That's a very plausible argument for why there would be a strong selective sweep for lactase persistence along the Atlantic (climate favoring dairying not farming, plus low sunlight), but in the context of this paper we're talking about a very late sample in Hungary. The sweep there must have been affected by slightly different although perhaps related factors, yes?
According to the author of this paper:
Selection on this variant was undoubtedly driven by dairying, but despite evidence for milk residues in ceramic vessels from a Körös context in the 6th millenium BC (ref.
36) this variant remains absent throughout the 10 Neolithic/Copper Age stages of our transect. Absence of the lactase persistence allele has been reported before from Neolithic specimens
37, 38, although the selective sweep has been modelled as originating between Central Europe and the Balkans ~4–6,000 years BC (ref.
34).
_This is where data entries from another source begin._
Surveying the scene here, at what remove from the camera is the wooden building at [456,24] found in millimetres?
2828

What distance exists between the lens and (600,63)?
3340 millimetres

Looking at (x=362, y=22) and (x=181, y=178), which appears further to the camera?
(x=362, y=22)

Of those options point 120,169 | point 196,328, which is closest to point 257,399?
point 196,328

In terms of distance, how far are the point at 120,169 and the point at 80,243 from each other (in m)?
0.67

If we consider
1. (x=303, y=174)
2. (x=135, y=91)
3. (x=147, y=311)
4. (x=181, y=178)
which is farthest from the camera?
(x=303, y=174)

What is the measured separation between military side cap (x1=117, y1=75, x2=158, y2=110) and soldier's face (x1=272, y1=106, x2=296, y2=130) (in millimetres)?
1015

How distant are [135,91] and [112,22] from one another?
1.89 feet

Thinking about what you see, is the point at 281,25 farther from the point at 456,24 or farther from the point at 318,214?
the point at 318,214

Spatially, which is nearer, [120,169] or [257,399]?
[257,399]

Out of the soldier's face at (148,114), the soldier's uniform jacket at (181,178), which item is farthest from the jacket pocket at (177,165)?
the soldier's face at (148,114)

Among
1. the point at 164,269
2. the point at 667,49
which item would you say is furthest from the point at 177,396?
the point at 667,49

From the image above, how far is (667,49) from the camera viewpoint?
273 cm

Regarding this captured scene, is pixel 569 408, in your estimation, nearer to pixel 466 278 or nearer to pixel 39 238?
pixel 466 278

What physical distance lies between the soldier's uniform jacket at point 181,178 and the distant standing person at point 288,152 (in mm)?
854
Its absence here until the late Bronze Age, ~1,000 years BC, suggests a more recent dating of this extremely interesting episode in the dynamic history of European genomes.
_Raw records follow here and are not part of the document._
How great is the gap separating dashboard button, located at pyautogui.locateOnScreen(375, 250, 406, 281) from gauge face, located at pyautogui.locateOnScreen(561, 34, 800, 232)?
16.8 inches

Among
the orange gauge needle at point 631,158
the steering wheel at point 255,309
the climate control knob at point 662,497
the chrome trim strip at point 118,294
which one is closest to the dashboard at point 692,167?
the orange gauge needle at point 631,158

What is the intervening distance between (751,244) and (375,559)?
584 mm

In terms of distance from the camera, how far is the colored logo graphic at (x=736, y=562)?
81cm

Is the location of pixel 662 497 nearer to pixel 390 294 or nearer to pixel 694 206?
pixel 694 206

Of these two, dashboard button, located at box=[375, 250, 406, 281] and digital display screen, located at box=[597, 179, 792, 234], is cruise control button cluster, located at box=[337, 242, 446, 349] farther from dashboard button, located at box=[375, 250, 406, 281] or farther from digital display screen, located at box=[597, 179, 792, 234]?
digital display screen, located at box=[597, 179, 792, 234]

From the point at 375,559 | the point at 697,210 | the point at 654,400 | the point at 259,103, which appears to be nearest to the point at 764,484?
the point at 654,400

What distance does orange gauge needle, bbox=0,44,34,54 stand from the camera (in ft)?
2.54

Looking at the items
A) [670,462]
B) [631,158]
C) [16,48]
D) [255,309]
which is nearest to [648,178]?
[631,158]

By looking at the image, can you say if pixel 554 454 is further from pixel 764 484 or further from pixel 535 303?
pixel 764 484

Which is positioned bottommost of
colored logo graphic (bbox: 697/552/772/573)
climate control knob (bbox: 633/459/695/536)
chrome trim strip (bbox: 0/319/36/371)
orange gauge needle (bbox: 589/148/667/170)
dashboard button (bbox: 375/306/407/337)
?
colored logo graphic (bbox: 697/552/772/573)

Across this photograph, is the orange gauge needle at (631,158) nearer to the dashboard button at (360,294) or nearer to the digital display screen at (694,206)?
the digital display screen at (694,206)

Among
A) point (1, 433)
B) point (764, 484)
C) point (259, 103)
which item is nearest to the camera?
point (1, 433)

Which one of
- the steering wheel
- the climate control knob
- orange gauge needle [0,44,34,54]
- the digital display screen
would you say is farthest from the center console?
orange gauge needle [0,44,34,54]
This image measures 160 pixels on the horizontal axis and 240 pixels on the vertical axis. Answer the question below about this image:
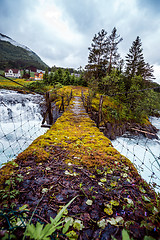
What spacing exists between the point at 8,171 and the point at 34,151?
574 millimetres

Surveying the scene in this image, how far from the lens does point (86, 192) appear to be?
54.0 inches

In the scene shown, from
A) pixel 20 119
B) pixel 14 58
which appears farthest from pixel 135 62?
pixel 14 58

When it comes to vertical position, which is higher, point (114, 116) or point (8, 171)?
point (8, 171)

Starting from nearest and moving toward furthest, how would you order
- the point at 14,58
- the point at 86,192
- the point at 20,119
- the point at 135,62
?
the point at 86,192 < the point at 20,119 < the point at 135,62 < the point at 14,58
The paper that did that modelling is:
Itan, Y., Powell, A., Beaumont, M. A., Burger, J. & Thomas, M. G. The origins of lactase persistence in Europe. PLoS Comput. Biol. 5, e1000491 (2009).
Where the sweeps occurred and why is also, of course, different from where the mutation first occurred, although that's of much less importance. The human genome mutates all the time. Most are irrelevant, some are harmful, and some turn out to come in handy given certain environmental conditions, and there is selection for those
Unless you're suggesting that the mutation and the first sweep took place along the Atlantic and then went all the way east to reach Hungary?
Ed.
Sorry, LeBrock, cross post.
Yes, that makes sense. The sweep would not have been as complete where climate didn't change as much and where large cow herds could not be maintained, although migration into those areas from more northern zones would have introduced it whether it was really necessary or not.
(I depend on you to provide the optimism, LeBrok.